Billy Beane said he wanted the equivalent of two-first round draft picks in order to trade Matt Holliday. Asking price paid. Not only did Oakland pry Brett Wallace away from St. Louis, but two other solid prospects in RHP Clayton Mortensen and OF Shane Peterson.
Drafted in the 2007 draft 36th overall as a senior out of Gonzaga, Mortensen came with more projectability and less polish than your typical college pitcher. Despite that, Mortensen found himself pitching in Triple-A just a year after he was drafted. Tall and gangly at 6-4, 180 pounds, the Cardinals loved his 90-93 MPH sinker. This past season 55% of the balls his opponents put in play were of the worm burning variety. Mortensen struggled with walks (4.73 BB/9) and homers (1.35 HR/9) but this year he’s improved his control (2.91 BB/9). Mortensen has two average secondary pitches that have shown above average potential at times – a slider that he throws to right-handers and a change-up to lefties. He looks more like a back-end starter right now, but as he tightens up his secondary offerings, he has #3 potential.
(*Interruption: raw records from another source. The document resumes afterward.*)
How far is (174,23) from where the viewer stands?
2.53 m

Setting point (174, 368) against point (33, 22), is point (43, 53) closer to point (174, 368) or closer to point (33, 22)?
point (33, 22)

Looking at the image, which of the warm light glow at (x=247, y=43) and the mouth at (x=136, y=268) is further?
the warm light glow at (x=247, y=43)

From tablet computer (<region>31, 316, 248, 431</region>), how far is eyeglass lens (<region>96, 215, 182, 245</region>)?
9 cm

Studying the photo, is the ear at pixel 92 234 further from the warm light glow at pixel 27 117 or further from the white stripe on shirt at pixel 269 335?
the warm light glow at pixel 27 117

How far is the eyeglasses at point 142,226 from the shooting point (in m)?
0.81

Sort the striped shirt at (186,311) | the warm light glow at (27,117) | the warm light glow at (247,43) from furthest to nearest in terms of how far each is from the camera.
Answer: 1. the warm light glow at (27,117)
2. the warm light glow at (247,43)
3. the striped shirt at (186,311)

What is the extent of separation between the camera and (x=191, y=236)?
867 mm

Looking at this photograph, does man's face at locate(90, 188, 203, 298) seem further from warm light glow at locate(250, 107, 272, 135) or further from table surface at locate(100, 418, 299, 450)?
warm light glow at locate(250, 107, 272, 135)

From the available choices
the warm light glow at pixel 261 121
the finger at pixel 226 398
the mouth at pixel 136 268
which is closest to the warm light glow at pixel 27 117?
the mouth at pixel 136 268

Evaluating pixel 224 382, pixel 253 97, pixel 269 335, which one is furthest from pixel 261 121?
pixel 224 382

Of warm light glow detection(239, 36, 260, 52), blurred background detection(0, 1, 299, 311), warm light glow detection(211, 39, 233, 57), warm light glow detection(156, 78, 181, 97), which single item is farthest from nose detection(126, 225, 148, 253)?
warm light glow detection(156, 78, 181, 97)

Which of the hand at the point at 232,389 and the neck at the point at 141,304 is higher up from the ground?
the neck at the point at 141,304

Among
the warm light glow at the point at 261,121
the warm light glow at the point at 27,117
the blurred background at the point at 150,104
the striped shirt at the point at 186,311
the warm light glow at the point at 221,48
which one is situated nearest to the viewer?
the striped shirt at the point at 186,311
Shane Peterson was the 59th overall pick in the 2008 draft out of Long Beach State and it’s easy to see his appeal to results-oriented drafting teams like St. Louis and Oakland — amongst other things, he posted a .506 on-base percentage his junior year. Peterson has odd looking hitting mechanics. He’s a front foot hitter, but he has good bat speed and a high finish that helps him get a little bit of loft. He plays first base and can play any outfield position, but his lack of range makes him better suited for a corner spot. Peterson walked in 14.5% of his plate appearances for short-season Batavia, while also striking out nearly a third of them. This season he’s cut down on the K’s but also the walks that he was known for in college; his walk rate has hovered around the 6%-7% all season. Because of his funky hitting approach, he doesn’t hit for much power and he has the career.124 ISO in the minors to prove it. Scouts see him more as a 4th outfielder, but it looks like Oakland will try him in center. If he prove that he can stick there, his bat could have some value.